- _Selected excerpt_
::::::

Decertification Risk Detection for Underwriters Laboratories — Case Study

Overview

100+ years of certification data, finally readable by software.

Underwriters Laboratories has been writing the rules of product safety since 1894. If something you've plugged in, worn, sat on, or driven through has a UL mark on it, somewhere there's a file describing exactly what's inside that product, who made the materials, and which UL standards every component meets. That archive is one of the most valuable safety datasets in the world. It's also, historically, written in the kind of long-form engineering prose that humans wrote for other humans, never expecting an algorithm would have to read it.

Here's the practical problem that creates. UL doesn't just certify finished products; it certifies the components and materials inside them. A power supply gets its UL listing partly on the strength of the plastic insulator inside it. A fuse mount inherits the certification of the tubing it's encased in. The whole certification ecosystem is a vast composition tree, and when a single node in that tree gets withdrawn, every product upstream of it can suddenly be out of compliance. The manufacturer might not even know.

UL did know, in theory. The data was right there in their files. But the files were unstructured, the components were referenced inconsistently, and tracing a withdrawn certification to every downstream product was a manual job that simply didn't get done in time. We built RISK so that it does.

The Problem

The risk lived in the files. The files lived in PDFs. The PDFs lived in cabinets.

Decertification events aren't rare. A component supplier changes a formulation. A test result expires. A standard gets revised. Any of those can cause UL to withdraw a previously-issued certification. The work then is finding everyone who depends on that certification, before something downstream ships with a UL mark it no longer technically deserves.

::::::

- _Dataset excerpts_
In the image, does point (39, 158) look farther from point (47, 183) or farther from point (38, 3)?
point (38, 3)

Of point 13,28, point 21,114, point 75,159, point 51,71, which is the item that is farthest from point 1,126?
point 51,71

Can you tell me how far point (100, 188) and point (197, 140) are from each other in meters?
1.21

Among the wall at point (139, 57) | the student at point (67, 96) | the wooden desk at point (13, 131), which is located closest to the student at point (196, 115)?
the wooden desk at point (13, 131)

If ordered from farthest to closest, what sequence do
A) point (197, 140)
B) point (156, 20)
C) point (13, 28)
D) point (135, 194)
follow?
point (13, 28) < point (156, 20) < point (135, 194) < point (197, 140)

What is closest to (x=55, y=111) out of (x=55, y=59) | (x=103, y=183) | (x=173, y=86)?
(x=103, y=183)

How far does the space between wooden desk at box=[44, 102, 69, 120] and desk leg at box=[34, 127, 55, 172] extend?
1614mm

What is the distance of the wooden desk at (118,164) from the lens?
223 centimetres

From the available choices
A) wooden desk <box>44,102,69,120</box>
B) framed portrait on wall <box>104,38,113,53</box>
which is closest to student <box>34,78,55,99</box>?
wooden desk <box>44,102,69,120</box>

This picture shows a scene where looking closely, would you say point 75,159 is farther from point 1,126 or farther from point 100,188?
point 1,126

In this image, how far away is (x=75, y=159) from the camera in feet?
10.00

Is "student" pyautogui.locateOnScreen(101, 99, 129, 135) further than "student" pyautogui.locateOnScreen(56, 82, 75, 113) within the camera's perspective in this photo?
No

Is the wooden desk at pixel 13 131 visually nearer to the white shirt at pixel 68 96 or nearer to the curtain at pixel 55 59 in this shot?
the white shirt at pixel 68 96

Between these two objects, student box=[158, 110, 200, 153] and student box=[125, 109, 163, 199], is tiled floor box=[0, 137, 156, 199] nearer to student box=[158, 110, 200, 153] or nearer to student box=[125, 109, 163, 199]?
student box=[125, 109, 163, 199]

::::::

- _What is asked_
Reproduce the passage of the UL decertification case study between "The Problem" and "longer technically deserves.", inclusive.

- _The output_
The Problem

The risk lived in the files. The files lived in PDFs. The PDFs lived in cabinets.

Decertification events aren't rare. A component supplier changes a formulation. A test result expires. A standard gets revised. Any of those can cause UL to withdraw a previously-issued certification. The work then is finding everyone who depends on that certification, before something downstream ships with a UL mark it no longer technically deserves.